There's a crowd surging forward under a smoke-filled sky, urged onwards to the barricades by a woman who rises, statuesque, above them, brandishing a huge tricolor flag. A shaft of light illuminates her breasts which are proudly and bravely bare. From the stern male nudes David painted to celebrate the Revolution to the sunnier bosoms of Brigitte Bardot on the beach in Cannes, the French idea of freedom – especially women’s freedom - has always been intimately linked with uncovering yourself.

When it comes to the Republique, to undress is to understand. Though - attention! - we are a long, long way from the 'so what?' dangling of some Nordic naturist camp. It is also extremely French to associate feminine charms with feminine freedom.


Making politics more attractive

DW's John Laurenson says secularism is important to French societyImage: DW


The former French justice minister, Rachida Dati - best-known for saying fellatio when she meant inflation during a television interview - is a good example. Dati, of Moroccan and therefore of course Muslim background, is a tremendous integration success story. And, with her bright red lipstick and sexy business skirts she never looks anything less than glamorous.

The robotic tone of Segolene Royale, one of the front-runners for the Socialist candidacy for the next presidential elections, may send audiences into a deep and possibly terminal sleep whenever she starts speaking but this does not prevent her representing for millions the image of a better, happier, more beautiful France when, in front of the photographers, she takes off her sandals and walks across the sand while on the campaign trail at the seaside resort of Sables d'Olonne.

It’s even a fair bet that the great figure of French feminism, Simone de Beauvoir, with that saucy schoolmistress bun of hers, would not have been nearly as successful had she not been pleasing to the eye. She also did well getting 'sex' into the title of her most influential book.

Deep-rooted secularism

But to get to the bottom of the French 'malaise' about the burqa, you’ve got to take measure of France's very special ideas about religion and secularism. In a nutshell - the first is bad, the second is good. For an impressive number of French people, religion means stoning adulterers, getting brainwashed into committing collective suicide at some cult camp in the Auvergne and not being able to pile your Renault Espace full of shopping at the Carrefour hypermarket on a Sunday afternoon.

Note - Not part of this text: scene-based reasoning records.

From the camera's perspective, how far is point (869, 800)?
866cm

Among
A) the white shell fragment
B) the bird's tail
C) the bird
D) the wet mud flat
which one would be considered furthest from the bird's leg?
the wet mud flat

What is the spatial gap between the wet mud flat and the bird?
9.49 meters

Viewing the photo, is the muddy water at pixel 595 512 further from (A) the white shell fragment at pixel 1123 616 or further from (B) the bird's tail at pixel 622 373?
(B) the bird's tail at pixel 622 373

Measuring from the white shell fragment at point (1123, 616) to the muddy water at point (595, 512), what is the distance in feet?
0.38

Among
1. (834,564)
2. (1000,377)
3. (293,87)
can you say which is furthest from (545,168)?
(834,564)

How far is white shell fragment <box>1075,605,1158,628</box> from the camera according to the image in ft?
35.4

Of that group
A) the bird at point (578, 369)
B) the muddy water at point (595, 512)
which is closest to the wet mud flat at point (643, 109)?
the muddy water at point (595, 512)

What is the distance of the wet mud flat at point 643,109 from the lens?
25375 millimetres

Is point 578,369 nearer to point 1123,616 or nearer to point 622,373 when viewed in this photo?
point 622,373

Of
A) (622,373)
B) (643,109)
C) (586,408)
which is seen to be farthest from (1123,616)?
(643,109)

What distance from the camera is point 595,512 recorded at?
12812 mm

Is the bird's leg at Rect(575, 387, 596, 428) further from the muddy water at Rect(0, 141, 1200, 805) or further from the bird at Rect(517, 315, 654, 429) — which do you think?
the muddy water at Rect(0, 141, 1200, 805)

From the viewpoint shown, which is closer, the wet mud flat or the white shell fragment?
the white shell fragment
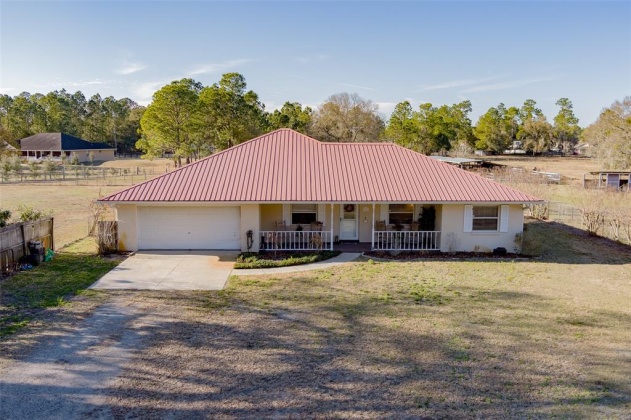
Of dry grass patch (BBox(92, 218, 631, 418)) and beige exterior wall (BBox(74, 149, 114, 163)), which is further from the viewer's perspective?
beige exterior wall (BBox(74, 149, 114, 163))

Secularism 'à la francaise' is therefore not about being open and even-handed towards all religions but closed to the whole lot of them. In Italy, they've just won the right to keep crucifixes on the walls in publicly-run schools. In France, a thirteen year-old I know well is worried there'll be crosses in the classrooms at the school where, because of its high academic standards, he hopes to be studying next year. For him it is not a good enough excuse that the school in question is a private, Catholic one.

The burqa, then, stands no chance in France. It is an affront to most right-thinking French people. Banning it may be a mistake. Perhaps France is having an Iraq moment. And is about to find out the hard way that trying to impose freedom by force may do more harm than good. It is difficult to see how arresting Muslim ladies in full cover and taking them down to the police station for questioning is going to increase their freedom. Or maybe that will come, as French legislators apparently hope it will, when instead of a 150 euro fine, they accept to attend citizenship classes.

This, in any case, is very much a case of when in Rome, do as the Romans do. And if it’s against your religion, well, as far as most French people are concerned, so much the better.